■ **Your task**
Below are some records. Write out the lines from the one containing "Alouette III de" to the last line, word for word, leaving out pictures.
────────
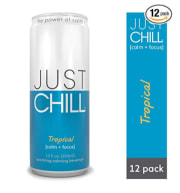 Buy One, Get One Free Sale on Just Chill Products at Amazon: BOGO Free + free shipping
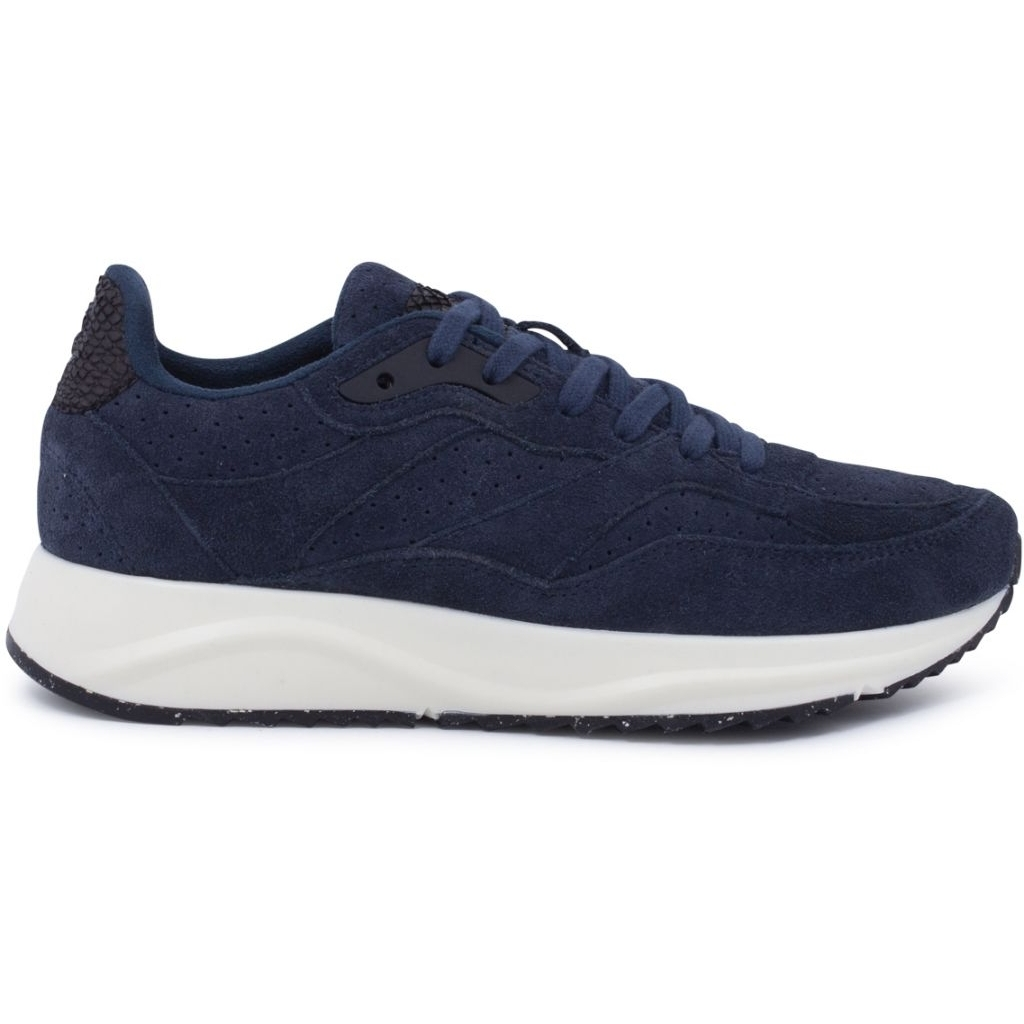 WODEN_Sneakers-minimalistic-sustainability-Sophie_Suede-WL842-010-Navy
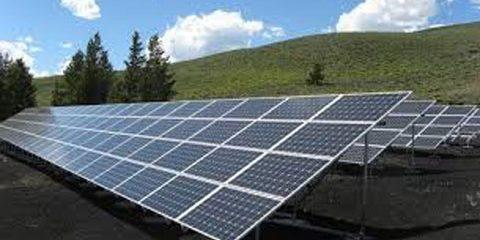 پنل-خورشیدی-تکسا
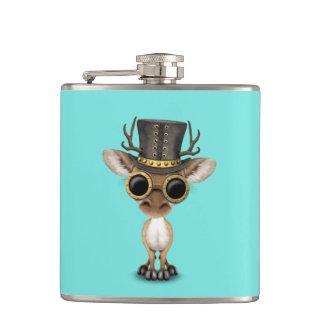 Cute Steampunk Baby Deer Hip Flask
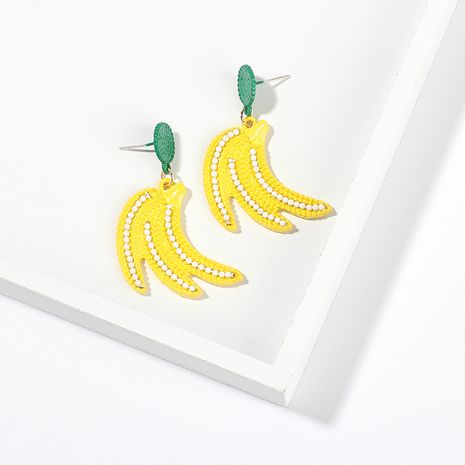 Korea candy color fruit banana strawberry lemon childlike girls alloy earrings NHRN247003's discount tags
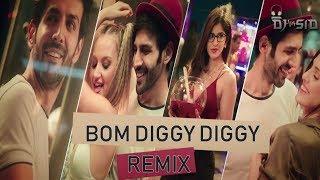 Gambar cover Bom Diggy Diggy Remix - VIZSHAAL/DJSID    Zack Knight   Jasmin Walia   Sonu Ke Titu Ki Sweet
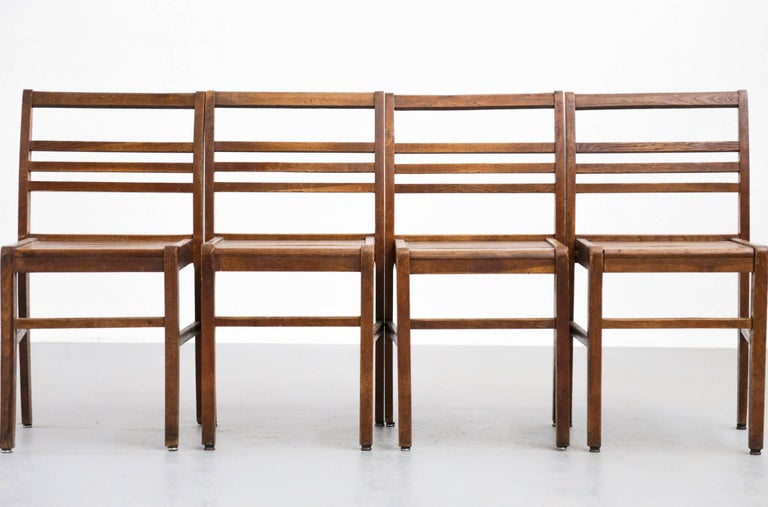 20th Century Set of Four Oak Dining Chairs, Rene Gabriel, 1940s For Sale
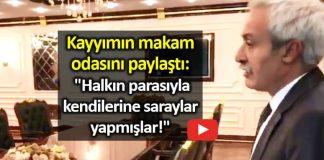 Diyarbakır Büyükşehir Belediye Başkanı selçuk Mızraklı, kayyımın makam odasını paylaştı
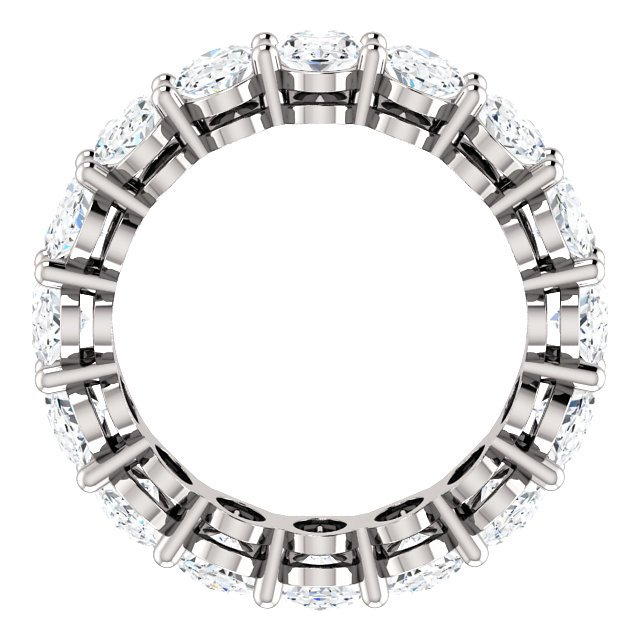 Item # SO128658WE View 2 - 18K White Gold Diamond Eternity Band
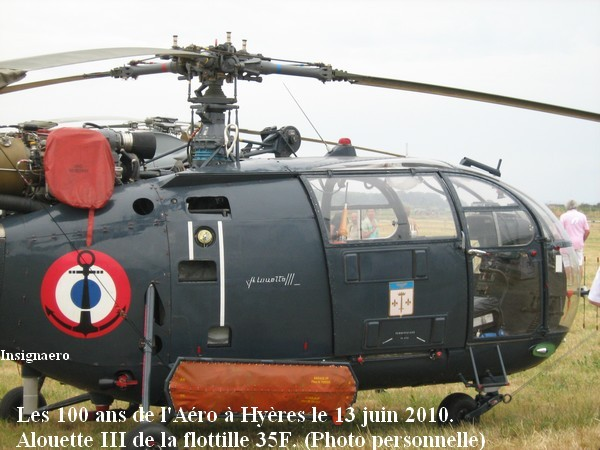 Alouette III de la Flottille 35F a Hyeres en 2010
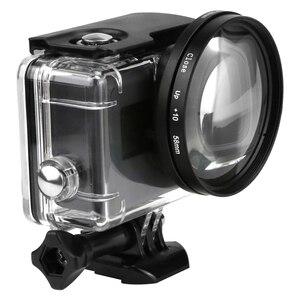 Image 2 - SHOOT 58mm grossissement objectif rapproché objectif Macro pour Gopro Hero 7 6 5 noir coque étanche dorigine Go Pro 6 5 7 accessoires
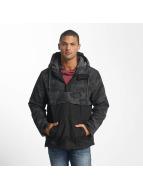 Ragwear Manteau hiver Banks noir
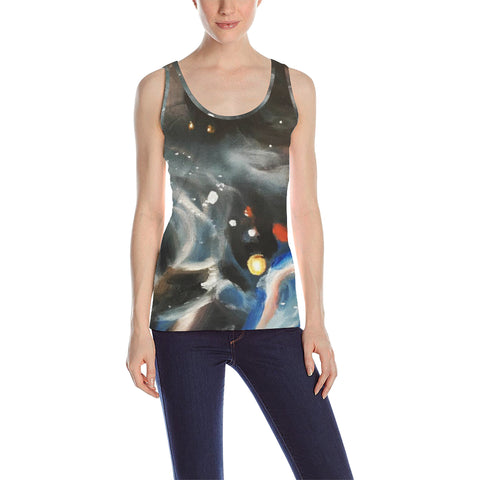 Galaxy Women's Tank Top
────────
■ **Response for this exercise**
 Alouette III de la Flottille 35F a Hyeres en 2010
 Image 2 - SHOOT 58mm grossissement objectif rapproché objectif Macro pour Gopro Hero 7 6 5 noir coque étanche dorigine Go Pro 6 5 7 accessoires
 Ragwear Manteau hiver Banks noir
 Galaxy Women's Tank Top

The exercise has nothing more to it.